Now, that phone is out of your pocket or pockeybook before the last glass of beer hits the barroom floor, the squirrel reaches for his tiny dental floss, or Uncle Jimbo has the time to say, "Hold my beer, Cletus! Watch this rightcheer!"

And you snap and video and the whole thing is on the web before Jimbo finds his soggy t-shirt!

There was another alternative, and it's enjoying some sort of renaissance. A mainstay at every boardwalk arcade and Skee-Ball joint was always the 25 cent photobooth.  You and your friend or significant other or just yourself sat down on a tiny stool that had hosted butts since Lincoln was in Junior High, dropped in a quarter, and sat there for three snapshots that were "delivered in 3 minutes" from a little slot on the side of the booth.

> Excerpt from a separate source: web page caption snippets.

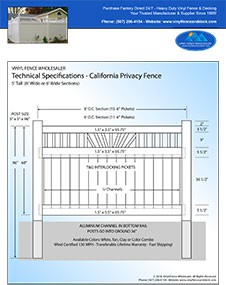 California Privacy Fence Panels
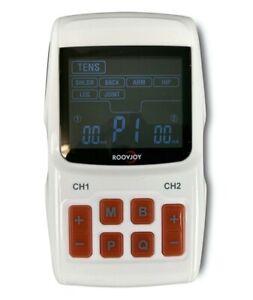 Roovjoy Digitales 2 Kanal TENS Gerät mit Massage Modus -Komplett mit Elektroden!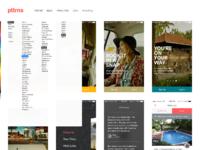 Homepage%e2%80%94navigation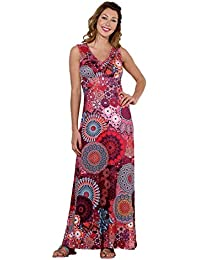 8058419545d Amazon.fr   Coline - Robes   Femme   Vêtements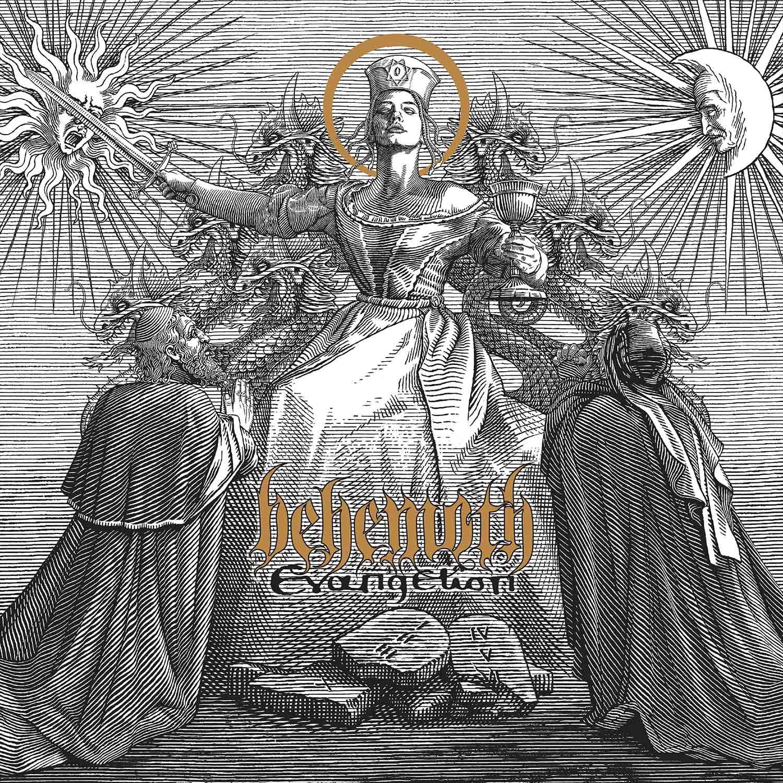 Evangelion (Splatter Vinyl)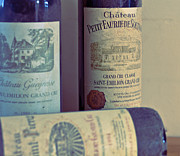 French Wine Bottles Photo Prints - Chateau Petit Faurie de Soutard Print by Georgia Fowler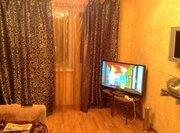 Продажа 2-комнатной квартиры, улица Осипова 14 - Фото 1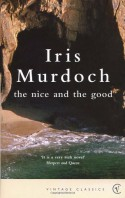 The Nice and the Good (Vintage Classics) - Iris Murdoch, Catherine Bates
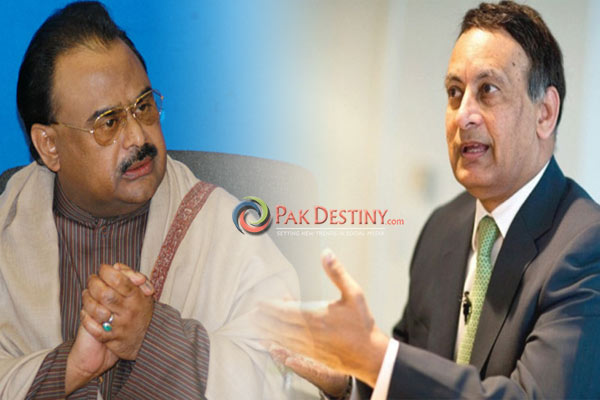 MQM-hires-PR-firm-in-London-for-positive-outlook-in-Western-media-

The new life I spoke of is that technology has given us the ability to have portable versions of these photobooths at weddings, retirement parties, bar-and-bat mitzvahs and QuinceaƱeras so that attendees may remember the day by posting the picture on the front of the Kelvinator.

Another use for the photostrips? Bookmarks! People love marking their place in the latest John Grisham page turner with their vacation booth photos, and that brings us to Emma Smreker. Emma (no idea how to pronounce her last name) is from Oklahoma (OKE-la-HOME-a) goes to a half-price bookstore called Half Priced Books. One day not long ago, she was flipping through a used book and one of those strips popped out.  This is it, above.

The picture shows a young girl and an adult man mugging for the camera.  It seems like they're having a good time and everyone is there of their own volition, but Ms Smreker is on the case to return the picture.

"It's so darling.. the silly little faces they're making and everything," Smreker told KOCO-TV. "I can't imagine that someone would just willingly give that away in a book without realizing that they're losing that photo."

Emma pasted the photo array all over social media, but so far, no one has contacted her to say, "Hey! That's my uncle Nabob and me at Sunova Beach last summer!"

If you recognize these two, you know what to do.  Because I don't.